Time and time again, the academics and practitioners pretty much prove that value investing works better than just about any other approach to investing in the markets.
Best of all, as Walter Schloss pointed out, it is pretty easy for most investors to learn and implement. It doesn't take a high powered computer, advanced math degrees or high-speed order capability.
Prospective investors need a calculator and a decent knowledge of accounting and corporate valuation to succeed. Most of the skills needed are contained in Marty Whitman and Benjamin Graham's books, but readers will want to always be working to improve their knowledge and skills -- the basics can be learned in a relatively short period of time.
So Why Doesn't Everyone Do It?
Seth Klarman, one of the most successful value investors of all time, summed it up when he said “Value investing requires a great deal of hard work, unusually strict discipline, and a long-term investment horizon.

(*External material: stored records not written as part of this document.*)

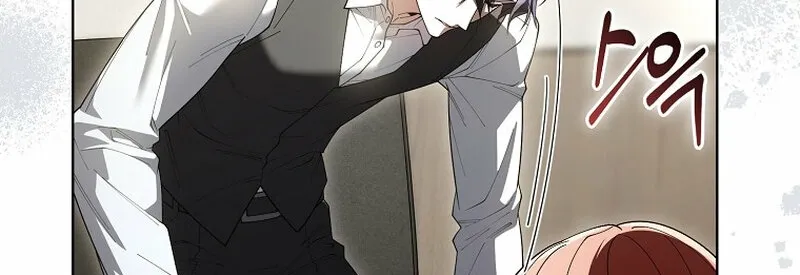 Read Male School chapter 19 image 79 on Lezhin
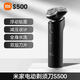 小米（MI）[七夕送禮]米家電動(dòng)剃須刀男士S500德國品質(zhì)家用三刀頭浮動(dòng)全身水洗充電式便攜款刮胡刀 米家電動(dòng)剃須刀S500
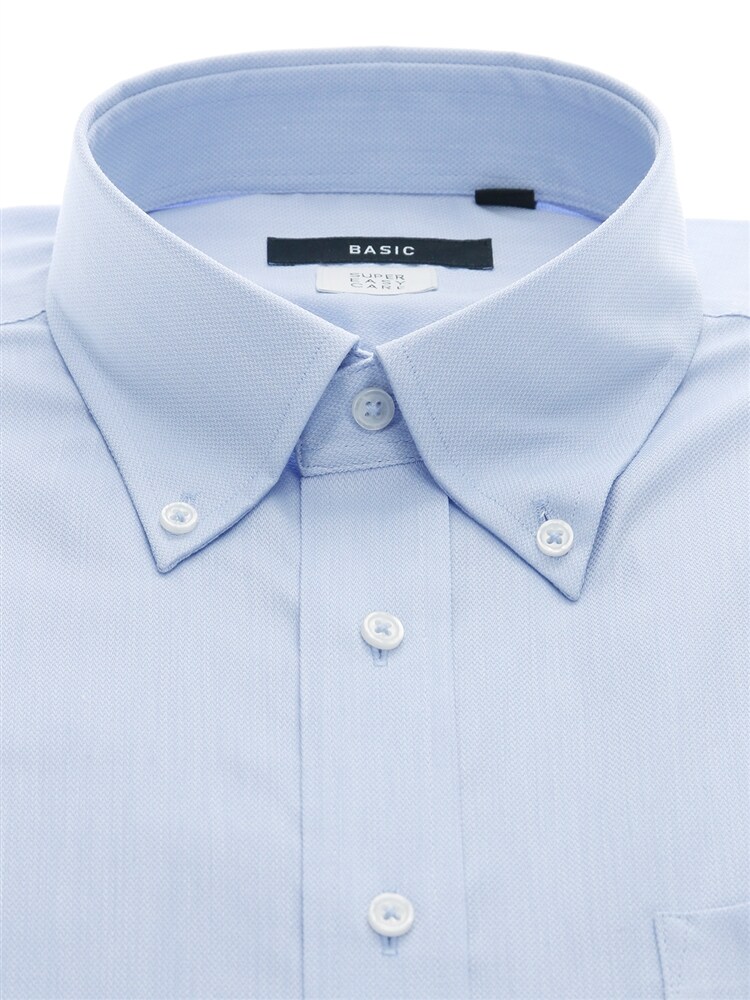 ワイシャツ／長袖／形態安定／COOL MAX／ボタンダウンカラー／織柄／BASIC／ドレスシャツ1 ワイシャツ 長袖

Few are willing and able to devote sufficient time and effort to become value investors, and only a fraction of those have the proper mind-set to succeed.”
Key point: The basics are not extraordinarily hard to learn, but they are extraordinarily hard to put into practice.

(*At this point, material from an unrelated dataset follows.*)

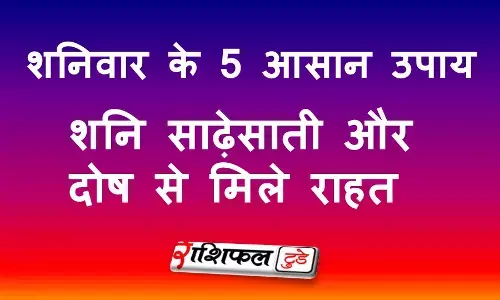 Saturday Astro Tips: शनिवार के 5 आसान उपाय, शनि साढ़ेसाती और दोष से मिले राहत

Almost everything seen on TV or read in the financial media is focused on short-term success in trading stocks. The bookshelves of the investing section of book stores are full of swing trading, day trading and other short-term oriented methods to making money in the stock market.
There is an almost occasion-like atmosphere to the stock market as everyone looks to catch the move in the red-hot stocks and totally ignore any concept of valuation. People take the lead from price movement and not price in relation to corporate value, and this hurts the results they achieve in their investing efforts.

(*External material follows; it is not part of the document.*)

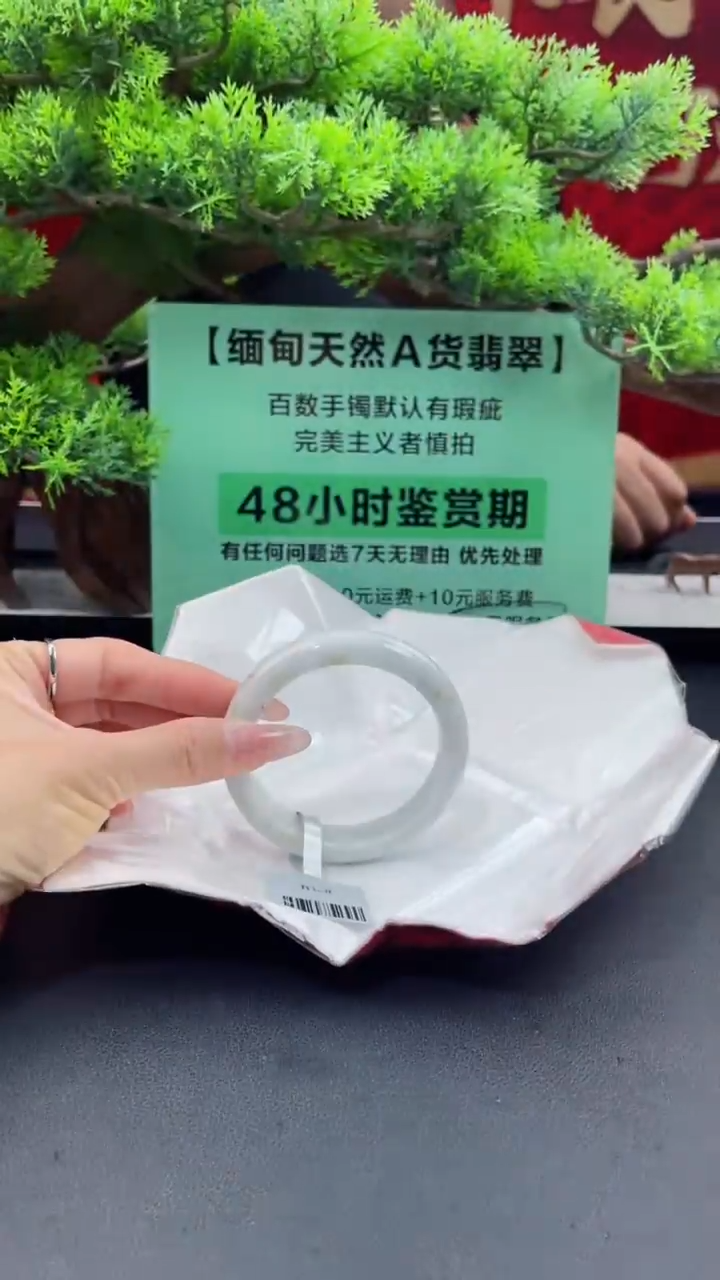 【闪购商品】翡翠手镯未镶嵌8翡翠手镯（微瑕）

Many Individual Investors Are Also Doomed By The Desire To Own The Hot Popular Stocks
Value investors are forever out of step with their friends and neighbors, and that can be a bit uncomfortable around the water cooler. Even more uncomfortable is holding cash or selling into a strong market, but that has been proven to be exactly the right thing to do.
Then There Is The Time Factor
Value investors have a time frame that is many multiples of most investors. It takes a great degree of conviction, patience and discipline to own stocks for four or five years (or longer), but that's how the real money is made when investing in individual stocks. Frenetic trading in and out of stocks is fantastic for a broker, but not that productive for the individual in most cases.
The real path to stock market success is buying assets and corporations when they are on sale and holding them until they come back into favor and selling them for many times what you originally paid. Adding to positions that are falling in price takes a great deal of conviction as well, but as long as the valuation calculation holds up, it is the right thing to do.
The principles and techniques of value investing are not all that hard to learn, but the patience and discipline required to put them into practice are much harder for most investors.